SUSE AI: A new foundation for your private AI implementation (part 3)

Share
Share

Last time…

This is a series of articles dealing with SUSE AI, please take a look at the first article here.

In the last article, we were able to get things really going! We ended with a working Kubernetes cluster using RKE2 on all nodes, and with a working Rancher Manager. In this article, we’ll focus on configuring some aspects of our cluster, which will be useful for using our SUSE AI stack further on. 

About Application Collection

The Application Collection is a collection of artifacts curated by SUSE that follows the best practices in supply chain security, and is the preferred source for all components used in SUSE AI and Rancher Prime. In order to use it, you do need to create a Secret object in the namespace containing the credentials mentioned above. Without it, you’ll get errors whenever a referenced image is downloaded.

IMPORTANT: Secret objects need to be defined in the namespace they are going to be used for each deployment. You cannot refer to a Secret object from another namespace. This is a Kubernetes limitation.

So, for example, if you are going to deploy applications in the “suseai” namespace, you need to do the following.

First, create the namespace you’ll use for the deployment if it’s not already been created:

# kubectl create namespace suseai

Then, create the shared secret for accessing Application Collection.
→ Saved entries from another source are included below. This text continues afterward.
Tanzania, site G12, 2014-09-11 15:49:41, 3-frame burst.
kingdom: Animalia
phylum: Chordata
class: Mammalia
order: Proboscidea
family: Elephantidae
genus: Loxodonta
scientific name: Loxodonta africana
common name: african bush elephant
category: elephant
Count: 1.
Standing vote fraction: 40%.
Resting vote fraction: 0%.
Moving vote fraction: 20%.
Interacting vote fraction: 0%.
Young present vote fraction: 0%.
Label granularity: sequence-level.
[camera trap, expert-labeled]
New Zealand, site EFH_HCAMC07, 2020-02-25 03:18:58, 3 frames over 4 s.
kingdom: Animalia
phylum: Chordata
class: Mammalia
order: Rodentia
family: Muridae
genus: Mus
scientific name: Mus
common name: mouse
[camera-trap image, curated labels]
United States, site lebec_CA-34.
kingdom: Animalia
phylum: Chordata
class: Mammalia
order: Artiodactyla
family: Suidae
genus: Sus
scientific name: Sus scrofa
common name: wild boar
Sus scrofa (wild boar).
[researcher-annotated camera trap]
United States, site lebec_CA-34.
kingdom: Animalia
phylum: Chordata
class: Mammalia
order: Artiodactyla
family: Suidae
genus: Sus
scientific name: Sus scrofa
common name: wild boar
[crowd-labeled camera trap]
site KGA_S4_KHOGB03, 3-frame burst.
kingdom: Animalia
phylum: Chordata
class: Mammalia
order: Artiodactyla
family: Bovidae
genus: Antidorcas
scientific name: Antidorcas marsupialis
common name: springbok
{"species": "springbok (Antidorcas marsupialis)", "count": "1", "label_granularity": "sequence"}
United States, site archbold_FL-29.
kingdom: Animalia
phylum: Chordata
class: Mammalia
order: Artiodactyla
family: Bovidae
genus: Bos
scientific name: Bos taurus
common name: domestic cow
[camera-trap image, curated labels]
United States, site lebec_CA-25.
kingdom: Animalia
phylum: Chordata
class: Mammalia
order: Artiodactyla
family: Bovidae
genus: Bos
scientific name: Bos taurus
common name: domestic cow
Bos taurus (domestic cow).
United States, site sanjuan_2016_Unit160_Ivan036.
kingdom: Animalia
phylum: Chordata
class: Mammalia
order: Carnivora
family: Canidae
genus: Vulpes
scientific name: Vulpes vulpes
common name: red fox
This will be used by all subsequent component installations that reference that namespace:

# kubectl create secret docker-registry application-collection --docker-server=dp.apps.rancher.io --docker-username=<USERNAME FROM APP COLLECTION SERVICE ACCOUNT> --docker-password=<SERVICE ACCOUNT TOKEN FROM APP COLLECTION> -n suseai

Login to Helm:

# helm registry login dp.apps.rancher.io -u <USERNAME FROM APP COLLECTION SERVICE ACCOUNT> -p <SERVICE ACCOUNT TOKEN FROM APP COLLECTION>

And you should be ready to start deploying Helm charts from Application Collection!

 

IMPORTANT: ALL Helm charts contained in  the Application Collection expect credentials named “application-collection” as a Secret object in the same namespace. 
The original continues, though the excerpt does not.